*YOUR TASK:*
Could you reproduce, exactly and alone, the lines running from the one with "244 | 80 000,0 |" to the end of the data below?

▽

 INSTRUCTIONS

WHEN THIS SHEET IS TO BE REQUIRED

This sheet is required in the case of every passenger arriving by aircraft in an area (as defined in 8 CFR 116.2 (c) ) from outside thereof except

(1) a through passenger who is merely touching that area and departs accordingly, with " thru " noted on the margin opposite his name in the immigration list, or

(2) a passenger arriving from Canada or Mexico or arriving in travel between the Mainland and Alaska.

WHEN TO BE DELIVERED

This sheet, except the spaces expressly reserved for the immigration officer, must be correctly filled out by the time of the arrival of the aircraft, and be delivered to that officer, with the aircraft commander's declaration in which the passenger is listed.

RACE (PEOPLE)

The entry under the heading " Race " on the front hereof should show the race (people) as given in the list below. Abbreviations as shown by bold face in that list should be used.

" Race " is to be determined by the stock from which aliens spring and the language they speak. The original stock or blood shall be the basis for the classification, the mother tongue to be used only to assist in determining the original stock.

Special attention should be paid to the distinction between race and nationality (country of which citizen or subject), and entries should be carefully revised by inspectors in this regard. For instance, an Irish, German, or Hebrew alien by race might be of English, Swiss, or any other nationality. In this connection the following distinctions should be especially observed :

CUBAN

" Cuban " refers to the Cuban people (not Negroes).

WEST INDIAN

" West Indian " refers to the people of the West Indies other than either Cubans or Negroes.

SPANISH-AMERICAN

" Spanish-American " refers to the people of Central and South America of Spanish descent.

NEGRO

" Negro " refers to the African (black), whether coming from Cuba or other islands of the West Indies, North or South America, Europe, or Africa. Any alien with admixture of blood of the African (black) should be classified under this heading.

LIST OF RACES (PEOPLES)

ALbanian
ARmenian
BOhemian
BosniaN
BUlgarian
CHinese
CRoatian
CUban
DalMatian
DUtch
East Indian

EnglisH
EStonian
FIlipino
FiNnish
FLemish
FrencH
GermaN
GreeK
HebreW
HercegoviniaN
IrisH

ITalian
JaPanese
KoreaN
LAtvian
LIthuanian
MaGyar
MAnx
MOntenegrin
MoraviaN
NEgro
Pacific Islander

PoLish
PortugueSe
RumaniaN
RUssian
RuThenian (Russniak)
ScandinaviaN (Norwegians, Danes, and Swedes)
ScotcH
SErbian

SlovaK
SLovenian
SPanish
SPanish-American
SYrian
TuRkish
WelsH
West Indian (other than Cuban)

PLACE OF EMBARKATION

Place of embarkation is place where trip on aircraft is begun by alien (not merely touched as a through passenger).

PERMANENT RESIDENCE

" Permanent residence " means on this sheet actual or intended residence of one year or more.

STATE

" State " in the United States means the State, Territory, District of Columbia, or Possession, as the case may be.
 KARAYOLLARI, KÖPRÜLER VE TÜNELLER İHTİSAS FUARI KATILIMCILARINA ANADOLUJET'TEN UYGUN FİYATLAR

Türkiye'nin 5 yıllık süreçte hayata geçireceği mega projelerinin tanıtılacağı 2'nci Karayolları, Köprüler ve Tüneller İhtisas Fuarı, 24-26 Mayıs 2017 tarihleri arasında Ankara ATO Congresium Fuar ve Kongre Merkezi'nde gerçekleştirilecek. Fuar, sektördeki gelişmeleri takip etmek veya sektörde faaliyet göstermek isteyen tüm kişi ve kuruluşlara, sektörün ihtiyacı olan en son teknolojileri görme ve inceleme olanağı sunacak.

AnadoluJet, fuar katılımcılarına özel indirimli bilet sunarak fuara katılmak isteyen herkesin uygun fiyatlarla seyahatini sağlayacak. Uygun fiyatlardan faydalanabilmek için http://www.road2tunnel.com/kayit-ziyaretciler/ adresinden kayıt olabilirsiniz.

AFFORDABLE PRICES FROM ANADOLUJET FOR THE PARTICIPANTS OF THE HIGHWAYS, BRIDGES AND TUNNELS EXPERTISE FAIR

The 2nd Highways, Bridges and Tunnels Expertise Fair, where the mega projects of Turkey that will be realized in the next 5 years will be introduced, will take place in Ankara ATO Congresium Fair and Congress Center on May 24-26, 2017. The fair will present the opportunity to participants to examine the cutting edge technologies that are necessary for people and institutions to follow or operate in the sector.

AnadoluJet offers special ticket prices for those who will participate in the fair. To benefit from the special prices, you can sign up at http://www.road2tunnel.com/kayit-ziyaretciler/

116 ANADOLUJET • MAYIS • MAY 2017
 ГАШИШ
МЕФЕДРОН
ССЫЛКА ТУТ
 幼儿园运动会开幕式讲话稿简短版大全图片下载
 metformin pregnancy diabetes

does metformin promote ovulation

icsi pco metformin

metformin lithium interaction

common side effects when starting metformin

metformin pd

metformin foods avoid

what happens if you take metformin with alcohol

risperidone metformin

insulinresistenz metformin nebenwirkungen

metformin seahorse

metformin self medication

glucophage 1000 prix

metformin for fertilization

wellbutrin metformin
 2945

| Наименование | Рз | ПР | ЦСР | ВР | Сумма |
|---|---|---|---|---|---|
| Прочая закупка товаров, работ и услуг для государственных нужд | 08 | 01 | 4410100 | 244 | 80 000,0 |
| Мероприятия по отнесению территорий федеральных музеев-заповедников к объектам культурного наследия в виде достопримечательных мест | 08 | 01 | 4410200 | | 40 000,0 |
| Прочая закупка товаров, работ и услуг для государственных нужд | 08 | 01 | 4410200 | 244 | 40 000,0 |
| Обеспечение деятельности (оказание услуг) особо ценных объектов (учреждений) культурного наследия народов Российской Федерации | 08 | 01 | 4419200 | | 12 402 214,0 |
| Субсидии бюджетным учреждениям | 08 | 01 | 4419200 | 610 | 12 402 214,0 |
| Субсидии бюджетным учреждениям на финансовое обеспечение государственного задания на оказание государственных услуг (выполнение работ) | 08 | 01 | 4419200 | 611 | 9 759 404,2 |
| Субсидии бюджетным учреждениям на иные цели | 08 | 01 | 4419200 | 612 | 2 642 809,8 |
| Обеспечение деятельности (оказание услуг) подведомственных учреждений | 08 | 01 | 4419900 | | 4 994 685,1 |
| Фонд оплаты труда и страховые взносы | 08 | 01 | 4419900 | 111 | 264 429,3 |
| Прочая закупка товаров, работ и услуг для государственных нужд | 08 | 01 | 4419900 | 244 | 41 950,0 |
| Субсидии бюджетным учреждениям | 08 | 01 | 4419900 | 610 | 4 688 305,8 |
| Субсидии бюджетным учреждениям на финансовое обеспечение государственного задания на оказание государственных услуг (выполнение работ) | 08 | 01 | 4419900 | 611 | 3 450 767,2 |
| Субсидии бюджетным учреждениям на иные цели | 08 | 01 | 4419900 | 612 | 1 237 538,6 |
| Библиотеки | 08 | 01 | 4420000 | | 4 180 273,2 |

△

*SOLVED PROBLEM:*
| Прочая закупка товаров, работ и услуг для государственных нужд | 08 | 01 | 4410100 | 244 | 80 000,0 |
| Мероприятия по отнесению территорий федеральных музеев-заповедников к объектам культурного наследия в виде достопримечательных мест | 08 | 01 | 4410200 | | 40 000,0 |
| Прочая закупка товаров, работ и услуг для государственных нужд | 08 | 01 | 4410200 | 244 | 40 000,0 |
| Обеспечение деятельности (оказание услуг) особо ценных объектов (учреждений) культурного наследия народов Российской Федерации | 08 | 01 | 4419200 | | 12 402 214,0 |
| Субсидии бюджетным учреждениям | 08 | 01 | 4419200 | 610 | 12 402 214,0 |
| Субсидии бюджетным учреждениям на финансовое обеспечение государственного задания на оказание государственных услуг (выполнение работ) | 08 | 01 | 4419200 | 611 | 9 759 404,2 |
| Субсидии бюджетным учреждениям на иные цели | 08 | 01 | 4419200 | 612 | 2 642 809,8 |
| Обеспечение деятельности (оказание услуг) подведомственных учреждений | 08 | 01 | 4419900 | | 4 994 685,1 |
| Фонд оплаты труда и страховые взносы | 08 | 01 | 4419900 | 111 | 264 429,3 |
| Прочая закупка товаров, работ и услуг для государственных нужд | 08 | 01 | 4419900 | 244 | 41 950,0 |
| Субсидии бюджетным учреждениям | 08 | 01 | 4419900 | 610 | 4 688 305,8 |
| Субсидии бюджетным учреждениям на финансовое обеспечение государственного задания на оказание государственных услуг (выполнение работ) | 08 | 01 | 4419900 | 611 | 3 450 767,2 |
| Субсидии бюджетным учреждениям на иные цели | 08 | 01 | 4419900 | 612 | 1 237 538,6 |
| Библиотеки | 08 | 01 | 4420000 | | 4 180 273,2 |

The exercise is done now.